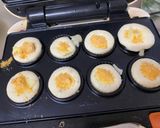 A picture of step 4 of Cup Cheese Bread.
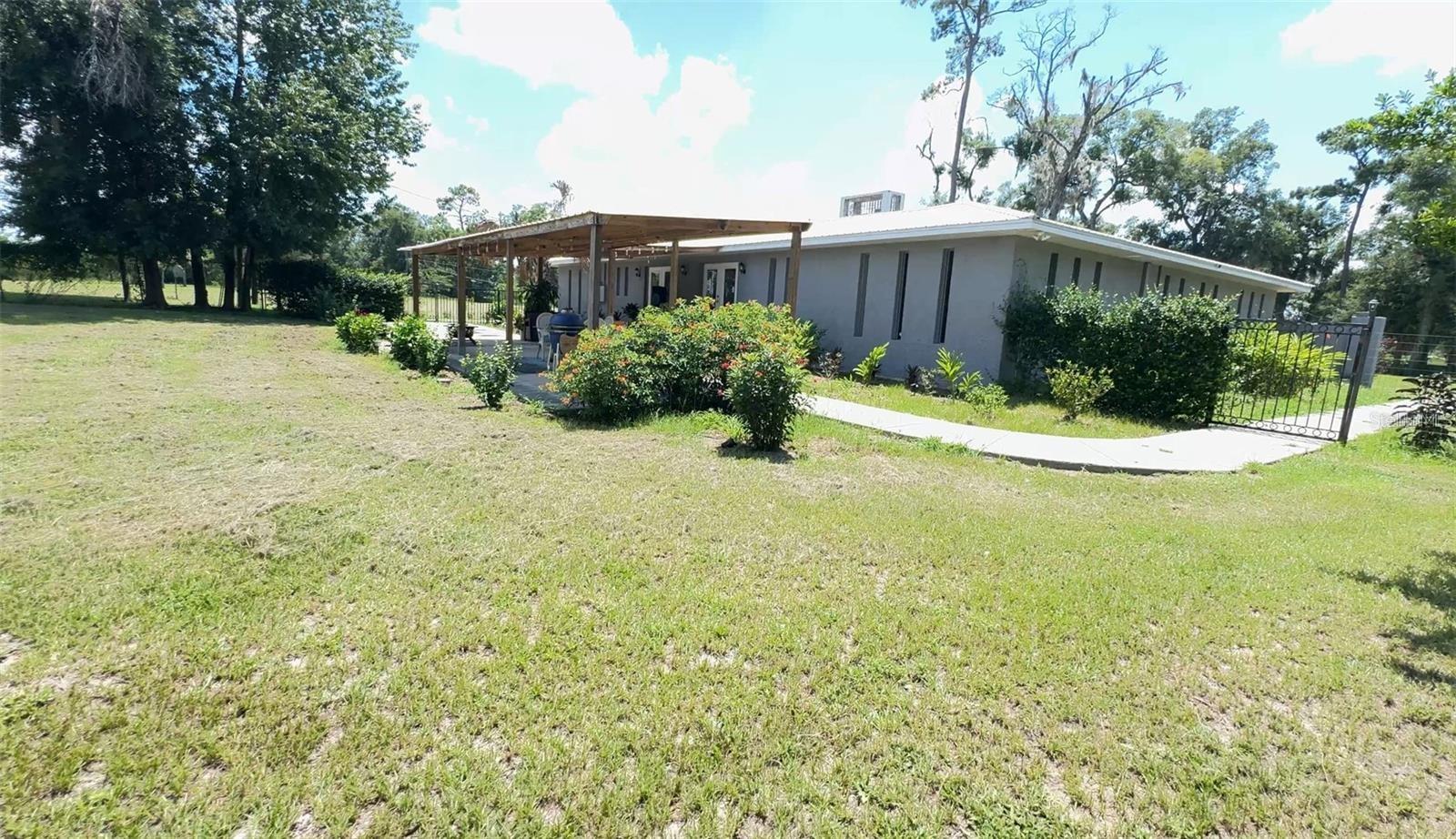 4925 N Us Highway 441 Property Photo 32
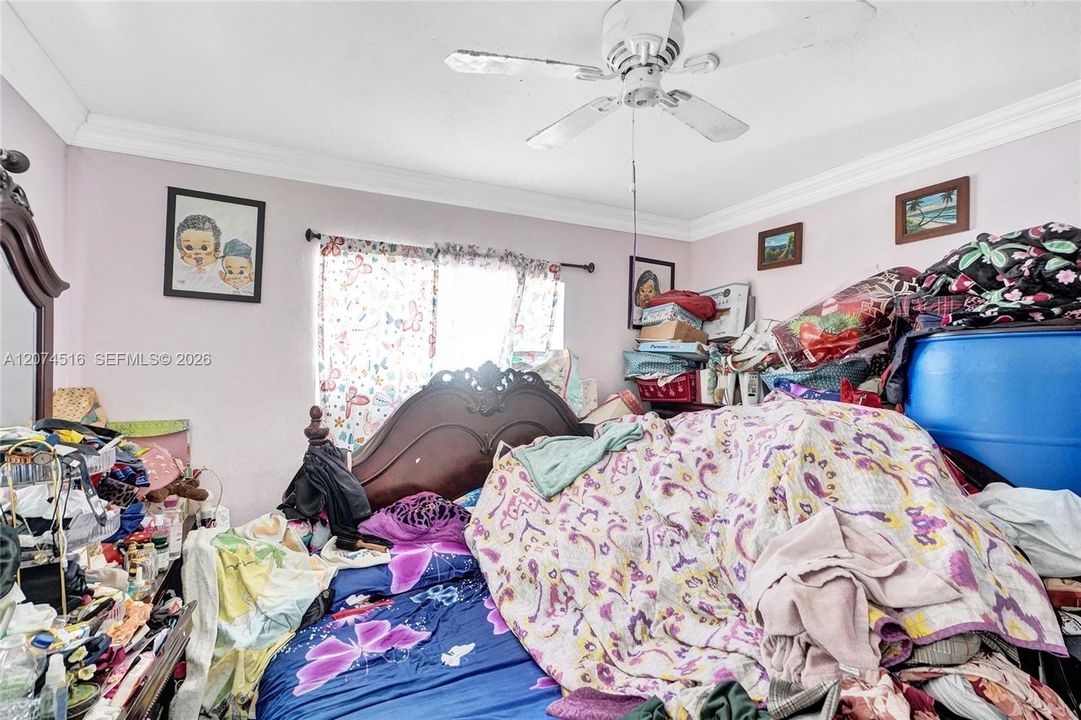 For Sale: $470,000 (3 beds, 1 baths, 1350 Square Feet)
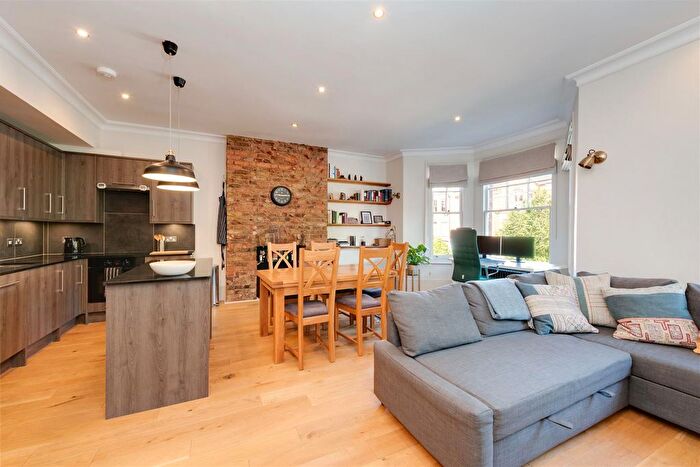 1 Bedroom Flat For Sale In Greencroft Gardens, South Hampstead, NW6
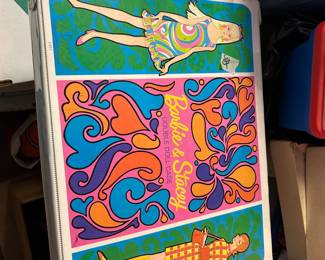 #385	Barbie & Stacey Case Contents (barbies)	 $40.00 
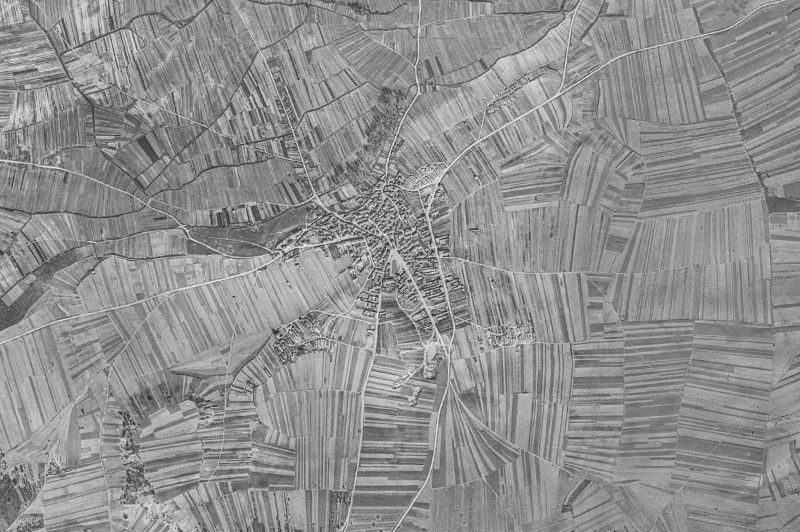 Ortofoto de 1956-1957 del núcleo de Santibáñez de Tera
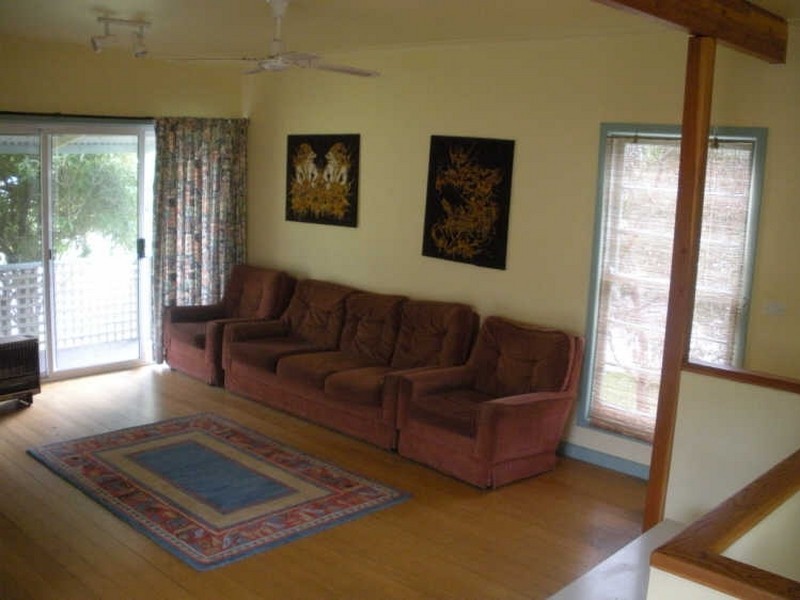 22 Cross Street, Lake Tyers Beach VIC 3909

+++++

**What to produce**
Copy all of the data word for word, and keep the pictures out of it.

**Response to this exercise**
 A picture of step 4 of Cup Cheese Bread.
 4925 N Us Highway 441 Property Photo 32
 For Sale: $470,000 (3 beds, 1 baths, 1350 Square Feet)
 1 Bedroom Flat For Sale In Greencroft Gardens, South Hampstead, NW6
 #385	Barbie & Stacey Case Contents (barbies)	 $40.00 
 Ortofoto de 1956-1957 del núcleo de Santibáñez de Tera
 22 Cross Street, Lake Tyers Beach VIC 3909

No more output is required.